I brought the journal upstairs after lunch with me, and hid it under the bed near a tiny velvet box containing yesterday's onesie we'd picked. It wasn't yet time to show it to anyone. Not Caspian's mom. Not my friends. Not the news.
But it was there.
And it was ours.
We curled up again on the couch in the afternoon light, wrapped in a shared silence that didn’t need to be filled. He rested his hand on my stomach again—like he couldn’t help it, like he needed the reassurance that something new was still growing there.
“I don’t think I’ve ever felt this close to you,” he murmured.
I looked up at him. “Even after everything?”
"Especially after all of this," he said. "Because I know exactly what we've been through to get here."
I sketched his face, dragged my thumb against his jaw. "We'll take care of it. This little world we're building."
He turned and kissed my palm. "With everything I have."
We cuddled up in bed in the darkness that night, my back to his chest, his arm around me.

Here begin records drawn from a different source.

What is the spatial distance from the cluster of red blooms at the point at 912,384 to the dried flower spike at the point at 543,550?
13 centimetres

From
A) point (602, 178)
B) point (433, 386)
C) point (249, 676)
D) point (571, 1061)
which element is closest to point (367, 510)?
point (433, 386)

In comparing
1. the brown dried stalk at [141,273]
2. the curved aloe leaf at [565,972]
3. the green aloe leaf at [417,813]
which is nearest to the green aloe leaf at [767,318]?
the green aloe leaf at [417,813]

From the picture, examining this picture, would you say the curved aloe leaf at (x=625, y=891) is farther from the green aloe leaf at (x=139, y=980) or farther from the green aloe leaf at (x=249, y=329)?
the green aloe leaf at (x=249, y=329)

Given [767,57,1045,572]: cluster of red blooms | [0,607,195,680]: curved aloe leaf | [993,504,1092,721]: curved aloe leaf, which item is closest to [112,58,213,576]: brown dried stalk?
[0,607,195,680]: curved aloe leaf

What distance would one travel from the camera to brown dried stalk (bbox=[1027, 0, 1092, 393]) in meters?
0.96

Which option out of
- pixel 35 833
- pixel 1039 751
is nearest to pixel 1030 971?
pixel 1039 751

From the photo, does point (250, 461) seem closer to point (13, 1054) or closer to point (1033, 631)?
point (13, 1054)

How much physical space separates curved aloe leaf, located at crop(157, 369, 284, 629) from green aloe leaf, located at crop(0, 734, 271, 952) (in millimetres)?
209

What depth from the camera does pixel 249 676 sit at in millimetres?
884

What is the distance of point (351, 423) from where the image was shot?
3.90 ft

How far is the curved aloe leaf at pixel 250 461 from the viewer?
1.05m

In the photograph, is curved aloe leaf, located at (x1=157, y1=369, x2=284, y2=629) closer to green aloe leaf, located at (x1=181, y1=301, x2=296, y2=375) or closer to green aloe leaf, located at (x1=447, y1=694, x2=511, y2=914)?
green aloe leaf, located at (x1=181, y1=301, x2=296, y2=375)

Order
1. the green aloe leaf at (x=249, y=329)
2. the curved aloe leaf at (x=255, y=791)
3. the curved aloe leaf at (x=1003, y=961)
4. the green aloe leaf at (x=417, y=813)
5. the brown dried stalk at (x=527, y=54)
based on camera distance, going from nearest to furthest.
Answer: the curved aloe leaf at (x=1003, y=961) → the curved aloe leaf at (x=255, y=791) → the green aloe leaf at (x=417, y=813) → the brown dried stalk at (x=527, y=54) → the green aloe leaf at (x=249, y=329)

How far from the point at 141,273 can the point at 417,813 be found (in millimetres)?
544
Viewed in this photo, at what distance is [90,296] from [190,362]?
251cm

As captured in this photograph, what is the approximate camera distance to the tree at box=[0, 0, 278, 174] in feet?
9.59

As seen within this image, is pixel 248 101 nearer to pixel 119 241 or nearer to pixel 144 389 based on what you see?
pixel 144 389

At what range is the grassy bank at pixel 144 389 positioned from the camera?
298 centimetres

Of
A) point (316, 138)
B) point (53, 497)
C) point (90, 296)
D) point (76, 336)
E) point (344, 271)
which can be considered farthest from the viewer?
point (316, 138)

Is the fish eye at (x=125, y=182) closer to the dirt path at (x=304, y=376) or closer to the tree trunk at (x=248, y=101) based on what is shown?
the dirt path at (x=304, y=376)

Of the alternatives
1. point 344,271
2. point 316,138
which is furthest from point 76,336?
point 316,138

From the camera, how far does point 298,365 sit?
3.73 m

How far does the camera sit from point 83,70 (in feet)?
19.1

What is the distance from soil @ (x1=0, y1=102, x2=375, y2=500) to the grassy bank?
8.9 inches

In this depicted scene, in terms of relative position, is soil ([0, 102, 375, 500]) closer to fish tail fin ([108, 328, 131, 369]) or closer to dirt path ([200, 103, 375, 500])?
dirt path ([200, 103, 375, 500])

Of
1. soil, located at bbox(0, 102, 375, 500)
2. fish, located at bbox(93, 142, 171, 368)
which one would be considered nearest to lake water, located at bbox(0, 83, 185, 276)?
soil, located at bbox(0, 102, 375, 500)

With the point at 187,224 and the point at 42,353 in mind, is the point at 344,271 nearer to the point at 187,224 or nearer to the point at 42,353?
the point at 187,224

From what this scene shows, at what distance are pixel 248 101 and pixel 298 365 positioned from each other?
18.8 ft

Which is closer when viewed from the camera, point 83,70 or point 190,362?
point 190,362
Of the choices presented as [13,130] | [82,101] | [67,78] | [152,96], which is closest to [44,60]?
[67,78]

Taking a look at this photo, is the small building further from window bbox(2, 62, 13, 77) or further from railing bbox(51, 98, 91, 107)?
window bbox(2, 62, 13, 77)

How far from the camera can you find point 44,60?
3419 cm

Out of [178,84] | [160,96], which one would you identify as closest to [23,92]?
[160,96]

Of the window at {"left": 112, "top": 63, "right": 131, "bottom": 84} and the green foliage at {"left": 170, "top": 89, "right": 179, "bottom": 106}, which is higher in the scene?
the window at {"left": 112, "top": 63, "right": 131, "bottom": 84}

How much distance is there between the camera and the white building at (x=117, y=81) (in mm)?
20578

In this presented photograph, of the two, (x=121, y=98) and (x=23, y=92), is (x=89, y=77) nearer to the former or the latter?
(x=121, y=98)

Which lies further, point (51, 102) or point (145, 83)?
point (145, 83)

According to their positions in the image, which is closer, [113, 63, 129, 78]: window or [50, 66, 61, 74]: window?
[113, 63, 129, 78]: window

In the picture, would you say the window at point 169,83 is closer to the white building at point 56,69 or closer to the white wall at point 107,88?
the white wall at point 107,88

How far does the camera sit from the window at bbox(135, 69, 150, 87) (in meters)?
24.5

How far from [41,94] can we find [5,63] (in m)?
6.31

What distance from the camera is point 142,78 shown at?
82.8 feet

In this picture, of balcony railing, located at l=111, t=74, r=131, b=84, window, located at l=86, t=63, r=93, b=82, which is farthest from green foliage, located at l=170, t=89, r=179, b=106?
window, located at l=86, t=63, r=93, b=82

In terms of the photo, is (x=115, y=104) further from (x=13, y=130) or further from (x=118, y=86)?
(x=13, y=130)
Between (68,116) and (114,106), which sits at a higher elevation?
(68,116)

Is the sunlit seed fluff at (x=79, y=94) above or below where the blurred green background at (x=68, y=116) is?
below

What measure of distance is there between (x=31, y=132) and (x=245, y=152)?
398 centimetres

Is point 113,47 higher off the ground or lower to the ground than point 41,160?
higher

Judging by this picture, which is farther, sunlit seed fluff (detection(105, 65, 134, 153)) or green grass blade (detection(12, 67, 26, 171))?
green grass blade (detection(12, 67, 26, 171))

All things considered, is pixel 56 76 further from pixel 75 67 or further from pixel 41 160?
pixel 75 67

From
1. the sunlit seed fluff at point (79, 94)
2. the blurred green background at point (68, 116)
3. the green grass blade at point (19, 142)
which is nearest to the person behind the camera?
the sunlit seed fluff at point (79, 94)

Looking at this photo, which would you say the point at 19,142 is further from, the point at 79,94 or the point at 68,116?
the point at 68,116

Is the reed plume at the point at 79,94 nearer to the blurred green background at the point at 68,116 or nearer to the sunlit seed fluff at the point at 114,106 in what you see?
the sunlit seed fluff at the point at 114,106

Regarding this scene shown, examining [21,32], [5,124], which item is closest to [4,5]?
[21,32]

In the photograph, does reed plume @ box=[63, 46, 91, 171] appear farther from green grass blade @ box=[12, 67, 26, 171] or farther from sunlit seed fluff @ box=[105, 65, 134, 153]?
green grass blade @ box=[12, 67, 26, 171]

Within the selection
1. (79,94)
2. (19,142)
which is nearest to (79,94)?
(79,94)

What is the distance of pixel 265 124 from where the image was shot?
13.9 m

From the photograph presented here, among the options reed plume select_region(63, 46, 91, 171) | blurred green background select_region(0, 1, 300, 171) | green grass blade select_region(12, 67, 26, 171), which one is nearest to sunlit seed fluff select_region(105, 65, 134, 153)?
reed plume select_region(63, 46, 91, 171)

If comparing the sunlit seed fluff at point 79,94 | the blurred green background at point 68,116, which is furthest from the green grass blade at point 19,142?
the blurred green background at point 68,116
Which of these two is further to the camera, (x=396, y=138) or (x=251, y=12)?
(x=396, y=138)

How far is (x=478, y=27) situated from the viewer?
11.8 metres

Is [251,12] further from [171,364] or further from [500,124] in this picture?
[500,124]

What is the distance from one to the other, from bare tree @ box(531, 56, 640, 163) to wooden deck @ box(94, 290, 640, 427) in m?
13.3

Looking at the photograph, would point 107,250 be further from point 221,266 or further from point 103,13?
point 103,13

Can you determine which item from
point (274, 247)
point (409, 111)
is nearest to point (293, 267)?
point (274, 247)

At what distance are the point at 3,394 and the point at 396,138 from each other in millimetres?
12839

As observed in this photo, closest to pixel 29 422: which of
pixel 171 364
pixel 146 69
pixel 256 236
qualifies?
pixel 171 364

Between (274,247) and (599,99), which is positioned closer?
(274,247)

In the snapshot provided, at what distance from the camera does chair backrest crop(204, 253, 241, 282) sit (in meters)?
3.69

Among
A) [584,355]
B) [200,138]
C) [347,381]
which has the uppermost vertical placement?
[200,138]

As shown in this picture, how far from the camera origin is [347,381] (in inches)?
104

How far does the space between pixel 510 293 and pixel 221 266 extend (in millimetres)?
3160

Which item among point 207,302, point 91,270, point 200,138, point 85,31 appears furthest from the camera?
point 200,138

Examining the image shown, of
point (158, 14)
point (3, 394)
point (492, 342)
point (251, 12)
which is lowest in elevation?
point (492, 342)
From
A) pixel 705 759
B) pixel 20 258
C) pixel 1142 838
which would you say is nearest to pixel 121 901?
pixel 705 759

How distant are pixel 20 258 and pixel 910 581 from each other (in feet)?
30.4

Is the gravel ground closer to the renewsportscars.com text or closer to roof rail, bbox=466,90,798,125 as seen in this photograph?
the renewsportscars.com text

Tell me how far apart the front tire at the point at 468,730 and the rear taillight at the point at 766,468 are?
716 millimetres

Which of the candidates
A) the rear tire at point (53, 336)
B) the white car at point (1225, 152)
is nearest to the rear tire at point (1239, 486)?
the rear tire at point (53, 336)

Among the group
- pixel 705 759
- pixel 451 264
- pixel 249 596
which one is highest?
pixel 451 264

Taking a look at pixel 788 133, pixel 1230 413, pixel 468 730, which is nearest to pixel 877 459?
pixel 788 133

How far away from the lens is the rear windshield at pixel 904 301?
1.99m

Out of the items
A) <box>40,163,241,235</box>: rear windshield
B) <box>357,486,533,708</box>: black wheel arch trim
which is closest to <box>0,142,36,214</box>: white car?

I felt the soft rise and fall of his breathing, the warmth of his body, the pounding of his heart on my back.
"I love you," I breathed into the darkness.
He didn't parrot it back to me right away. He just pulled me closer, as if the words were already etched on every inch of his skin.
Finally, he kissed my shoulder and mumbled back, "And I love the three of us."
And in that moment, silence was what we clung to.